### WHAT YOU HAVE TO DO:
This exercise calls for printing every record exactly once more.

BEGIN

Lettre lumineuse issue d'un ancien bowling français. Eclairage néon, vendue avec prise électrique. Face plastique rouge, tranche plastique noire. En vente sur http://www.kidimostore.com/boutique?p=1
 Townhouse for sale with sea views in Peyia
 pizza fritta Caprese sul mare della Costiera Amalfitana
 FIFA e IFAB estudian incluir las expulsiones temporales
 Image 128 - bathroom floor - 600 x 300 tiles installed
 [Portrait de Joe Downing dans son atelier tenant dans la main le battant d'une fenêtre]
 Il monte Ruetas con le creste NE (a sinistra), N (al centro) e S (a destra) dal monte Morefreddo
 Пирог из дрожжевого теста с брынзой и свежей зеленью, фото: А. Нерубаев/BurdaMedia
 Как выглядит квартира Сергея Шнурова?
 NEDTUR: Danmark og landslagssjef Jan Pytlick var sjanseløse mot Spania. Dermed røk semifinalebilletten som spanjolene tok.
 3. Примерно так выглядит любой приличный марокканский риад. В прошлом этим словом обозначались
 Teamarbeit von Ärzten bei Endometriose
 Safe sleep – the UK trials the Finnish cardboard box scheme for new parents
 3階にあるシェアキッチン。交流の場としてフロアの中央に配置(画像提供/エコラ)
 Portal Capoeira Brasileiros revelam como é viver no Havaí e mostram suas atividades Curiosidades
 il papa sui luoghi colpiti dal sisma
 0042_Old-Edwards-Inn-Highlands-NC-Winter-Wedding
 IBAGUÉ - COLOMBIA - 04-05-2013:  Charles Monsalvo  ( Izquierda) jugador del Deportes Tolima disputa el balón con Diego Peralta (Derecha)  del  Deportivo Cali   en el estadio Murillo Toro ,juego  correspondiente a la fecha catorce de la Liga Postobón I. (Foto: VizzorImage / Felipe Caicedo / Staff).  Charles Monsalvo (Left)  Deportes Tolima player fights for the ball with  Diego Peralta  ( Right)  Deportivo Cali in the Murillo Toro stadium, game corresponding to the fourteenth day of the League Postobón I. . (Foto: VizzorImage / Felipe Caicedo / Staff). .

END

### ANSWER TO THE PROBLEM:
Lettre lumineuse issue d'un ancien bowling français. Eclairage néon, vendue avec prise électrique. Face plastique rouge, tranche plastique noire. En vente sur http://www.kidimostore.com/boutique?p=1
 Townhouse for sale with sea views in Peyia
 pizza fritta Caprese sul mare della Costiera Amalfitana
 FIFA e IFAB estudian incluir las expulsiones temporales
 Image 128 - bathroom floor - 600 x 300 tiles installed
 [Portrait de Joe Downing dans son atelier tenant dans la main le battant d'une fenêtre]
 Il monte Ruetas con le creste NE (a sinistra), N (al centro) e S (a destra) dal monte Morefreddo
 Пирог из дрожжевого теста с брынзой и свежей зеленью, фото: А. Нерубаев/BurdaMedia
 Как выглядит квартира Сергея Шнурова?
 NEDTUR: Danmark og landslagssjef Jan Pytlick var sjanseløse mot Spania. Dermed røk semifinalebilletten som spanjolene tok.
 3. Примерно так выглядит любой приличный марокканский риад. В прошлом этим словом обозначались
 Teamarbeit von Ärzten bei Endometriose
 Safe sleep – the UK trials the Finnish cardboard box scheme for new parents
 3階にあるシェアキッチン。交流の場としてフロアの中央に配置(画像提供/エコラ)
 Portal Capoeira Brasileiros revelam como é viver no Havaí e mostram suas atividades Curiosidades
 il papa sui luoghi colpiti dal sisma
 0042_Old-Edwards-Inn-Highlands-NC-Winter-Wedding
 IBAGUÉ - COLOMBIA - 04-05-2013:  Charles Monsalvo  ( Izquierda) jugador del Deportes Tolima disputa el balón con Diego Peralta (Derecha)  del  Deportivo Cali   en el estadio Murillo Toro ,juego  correspondiente a la fecha catorce de la Liga Postobón I. (Foto: VizzorImage / Felipe Caicedo / Staff).  Charles Monsalvo (Left)  Deportes Tolima player fights for the ball with  Diego Peralta  ( Right)  Deportivo Cali in the Murillo Toro stadium, game corresponding to the fourteenth day of the League Postobón I. . (Foto: VizzorImage / Felipe Caicedo / Staff). .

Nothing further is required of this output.